Junior, F.P.O. (2009). Finanças comportamentais no Brasil. Monografia apresentada como requisito parcial para obtenção do título de Graduado em Matemática, através da Universidade Estadual Vale do Acaraú - UVA, sob a orientação do Prof. Ms. José Hamilton Máximo de Almeida. Sobral, Ceará.
Mendes-da-Silva, W. M., Yu, A.S.O. (2009). Análise Empírica do Senso de Controle: Buscando Entender o Excesso de Confiança. RAC, Curitiba, v. 13, n. 2, art. 5, p. 247-271.
Schwenk, C. R. (1984). Cognitive simplification processes in strategic decision-making. Strategic Management Journal, 5(2), 111-128.
Simon, H. A. (1957). Models of Man. New York: John Wyler and Sons.
Tversky, A. and Kahneman, D. (1974). `Judgment under uncertainty: Heuristics and biases', Science.
4 comentários:
Quer dizer que até a década de 70 economistas, psicólogos e afins não consideravam que pessoas podem ser estúpidas e fazem coisas estúpidas que quando observadas atentamente não fazem muito sentido? Quem dera eles tivessem descobrido isso antes das duas guerras mundiais ou da crise de 29.

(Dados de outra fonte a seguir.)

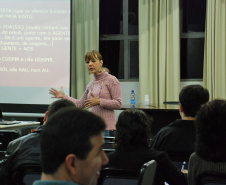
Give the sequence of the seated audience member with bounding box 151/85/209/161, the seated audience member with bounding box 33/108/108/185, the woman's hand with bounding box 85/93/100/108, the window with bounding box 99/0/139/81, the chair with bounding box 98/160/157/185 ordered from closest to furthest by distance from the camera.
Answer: the seated audience member with bounding box 33/108/108/185 → the chair with bounding box 98/160/157/185 → the seated audience member with bounding box 151/85/209/161 → the woman's hand with bounding box 85/93/100/108 → the window with bounding box 99/0/139/81

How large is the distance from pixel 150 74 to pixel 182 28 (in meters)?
0.91

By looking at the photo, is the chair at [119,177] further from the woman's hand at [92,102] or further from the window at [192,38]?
the window at [192,38]

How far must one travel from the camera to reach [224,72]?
19.1 feet

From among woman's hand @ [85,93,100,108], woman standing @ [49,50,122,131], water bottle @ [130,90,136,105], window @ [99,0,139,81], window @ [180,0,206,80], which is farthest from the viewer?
window @ [99,0,139,81]

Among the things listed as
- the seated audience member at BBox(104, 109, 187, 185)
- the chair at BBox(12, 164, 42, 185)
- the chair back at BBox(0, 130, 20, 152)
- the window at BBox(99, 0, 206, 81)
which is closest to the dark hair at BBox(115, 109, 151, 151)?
the seated audience member at BBox(104, 109, 187, 185)

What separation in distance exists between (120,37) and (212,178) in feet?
16.5

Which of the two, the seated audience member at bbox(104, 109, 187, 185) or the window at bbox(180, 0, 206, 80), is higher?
the window at bbox(180, 0, 206, 80)

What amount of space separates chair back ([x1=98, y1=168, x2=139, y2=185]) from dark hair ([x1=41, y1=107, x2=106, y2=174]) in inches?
27.7

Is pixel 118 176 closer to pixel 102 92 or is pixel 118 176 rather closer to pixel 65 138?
pixel 65 138

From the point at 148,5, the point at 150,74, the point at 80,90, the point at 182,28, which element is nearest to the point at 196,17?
the point at 182,28

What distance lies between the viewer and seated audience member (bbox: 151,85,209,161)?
229 centimetres

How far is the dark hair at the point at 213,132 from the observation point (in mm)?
1660

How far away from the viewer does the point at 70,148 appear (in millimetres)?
881

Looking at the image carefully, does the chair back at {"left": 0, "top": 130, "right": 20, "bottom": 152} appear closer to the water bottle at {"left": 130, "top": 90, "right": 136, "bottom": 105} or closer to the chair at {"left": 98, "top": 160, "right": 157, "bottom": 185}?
the water bottle at {"left": 130, "top": 90, "right": 136, "bottom": 105}
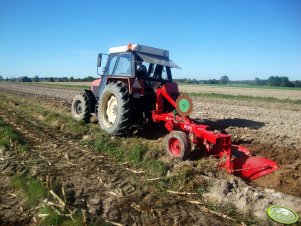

Muito esclarecedor seu artigo, parabéns.
Pois é, Ricardo. Ás vezes sentimos que nossa visão das coisas (incluindo a concepção de homem) sempre existiu e sempre foi do mesmo jeito... Não acho que todo mundo achasse que os humanos eram 100% racionais todo o tempo, mas que em vários setores, por exemplo na área das finanças, essa era a visão predominante. Não que o ser humano nunca errasse, mas que o erro seria decorrente do cálculo mal feito, e não de possíveis viéses e heurísticas que existem em nós e que fazem parte, normalmente, da nossa cognição.
Isabella,
Vi que você citou um texto de minha autoria, se acaso estiver interessada, temos outras pesquisas e insights ao redor das questões de Behaviral Finance. que bom que você demonstra interesse nessa área de domínio conexo.
Sugiro esse texto:
MENDES-DA-SILVA, W. ; BRITO, T.F.S. ; Rubens Famá ; LILJEGREN, J.T. . EFFECTS OF FRIENDSHIP IN TRANSACTIONS IN AN EMERGING MARKET: EMPIRICAL EVIDENCE FROM BRAZIL. The Icfai Journal of Behavioral Finance, v. 5, p. 25-46,2008.
Você pode baixar no EBSCO. Tomara que te interesse.